What is required » Produce an exact copy of the lines from the line that contains "Surveying the scene" to the end of the listing below.

Material for the task »
-*-*-

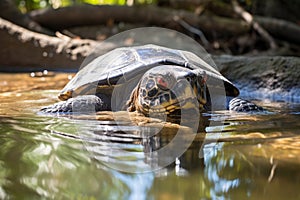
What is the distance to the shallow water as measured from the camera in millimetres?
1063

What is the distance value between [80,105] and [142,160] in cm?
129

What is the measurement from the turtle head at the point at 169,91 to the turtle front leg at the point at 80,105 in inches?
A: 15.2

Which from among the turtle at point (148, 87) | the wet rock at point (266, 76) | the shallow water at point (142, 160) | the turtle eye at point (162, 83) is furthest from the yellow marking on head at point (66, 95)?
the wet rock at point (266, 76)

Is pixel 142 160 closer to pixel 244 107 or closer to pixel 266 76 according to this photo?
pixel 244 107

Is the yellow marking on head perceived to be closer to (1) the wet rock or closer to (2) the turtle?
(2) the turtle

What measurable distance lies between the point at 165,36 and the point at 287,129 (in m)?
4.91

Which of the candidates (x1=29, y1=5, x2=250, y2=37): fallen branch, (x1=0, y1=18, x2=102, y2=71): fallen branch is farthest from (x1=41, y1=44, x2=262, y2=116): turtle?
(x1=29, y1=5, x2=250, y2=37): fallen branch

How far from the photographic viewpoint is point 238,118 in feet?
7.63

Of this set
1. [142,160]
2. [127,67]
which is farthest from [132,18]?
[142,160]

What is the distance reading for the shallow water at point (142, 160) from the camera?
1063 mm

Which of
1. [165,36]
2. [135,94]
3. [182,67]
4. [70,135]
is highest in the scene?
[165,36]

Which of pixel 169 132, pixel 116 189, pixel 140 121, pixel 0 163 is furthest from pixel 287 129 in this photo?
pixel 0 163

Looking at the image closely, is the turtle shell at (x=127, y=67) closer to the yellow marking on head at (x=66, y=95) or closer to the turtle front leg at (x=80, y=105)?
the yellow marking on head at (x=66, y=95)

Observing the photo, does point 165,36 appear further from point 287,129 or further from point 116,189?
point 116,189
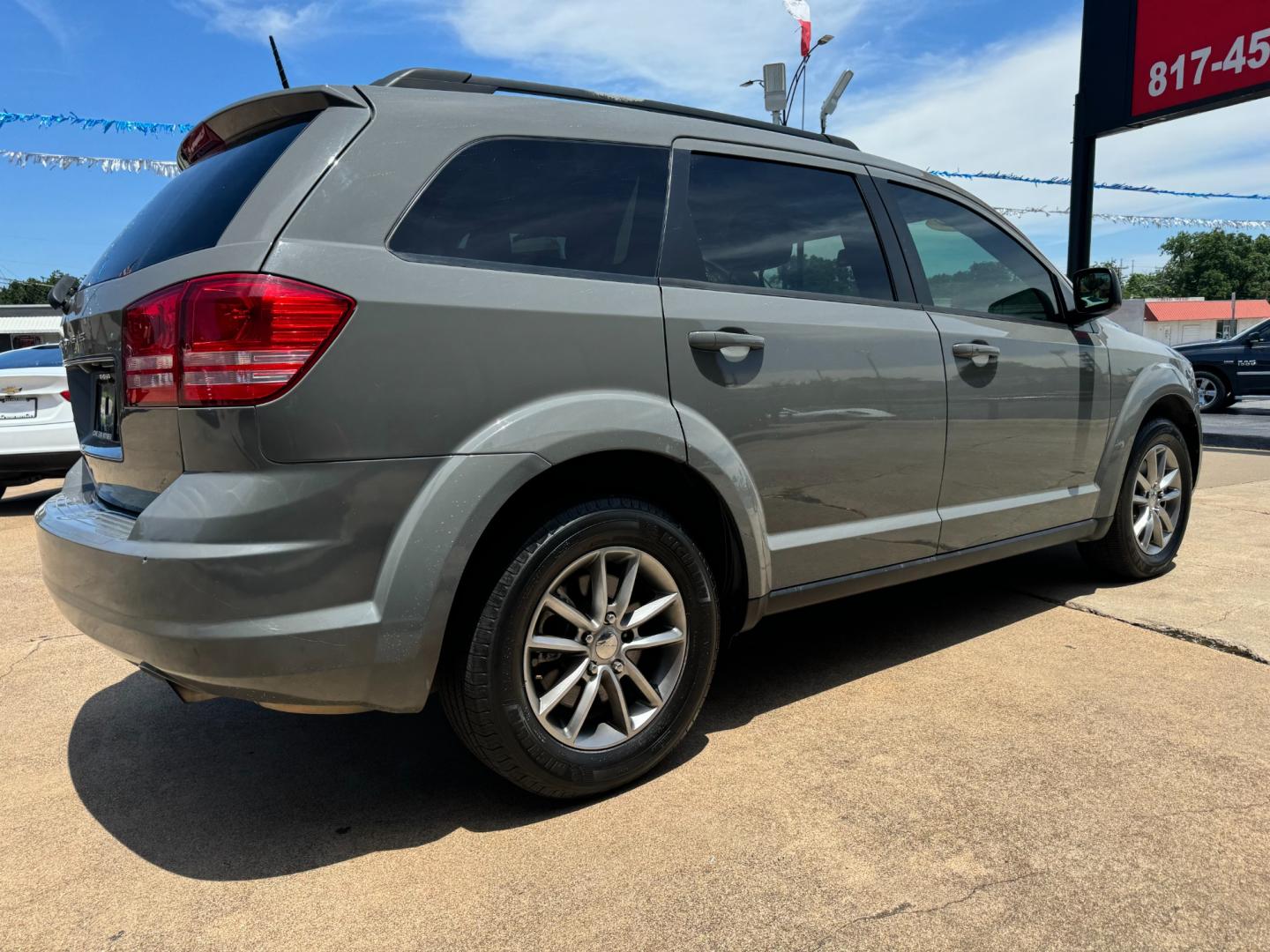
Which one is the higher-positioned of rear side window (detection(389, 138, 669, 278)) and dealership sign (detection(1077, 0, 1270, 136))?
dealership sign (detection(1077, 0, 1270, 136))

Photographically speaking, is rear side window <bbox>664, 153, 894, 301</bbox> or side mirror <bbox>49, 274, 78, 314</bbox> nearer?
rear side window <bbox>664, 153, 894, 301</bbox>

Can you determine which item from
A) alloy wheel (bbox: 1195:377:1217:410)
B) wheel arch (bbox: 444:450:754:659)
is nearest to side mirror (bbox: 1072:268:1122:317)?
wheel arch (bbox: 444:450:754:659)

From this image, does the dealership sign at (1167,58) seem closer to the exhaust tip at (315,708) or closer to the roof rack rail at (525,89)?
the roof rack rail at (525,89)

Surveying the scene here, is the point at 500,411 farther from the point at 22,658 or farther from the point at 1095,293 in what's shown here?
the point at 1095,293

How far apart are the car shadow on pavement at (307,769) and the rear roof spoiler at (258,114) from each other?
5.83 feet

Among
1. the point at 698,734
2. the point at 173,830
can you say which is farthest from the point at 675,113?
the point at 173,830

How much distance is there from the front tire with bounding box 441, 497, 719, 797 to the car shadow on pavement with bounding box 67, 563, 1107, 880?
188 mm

-*-*-

Exercise answer »
Surveying the scene here, is the point at 500,411 farther from the point at 22,658 or farther from the point at 1095,293 in what's shown here?
the point at 1095,293

How far apart are the car shadow on pavement at (307,769) and the rear roof spoiler at (258,114) from each other?
5.83 feet

Among
1. the point at 698,734
2. the point at 173,830
can you say which is farthest from the point at 675,113?
the point at 173,830

How much distance is there from the front tire with bounding box 441, 497, 719, 797 to the car shadow on pavement with bounding box 67, 563, 1107, 880?
188 mm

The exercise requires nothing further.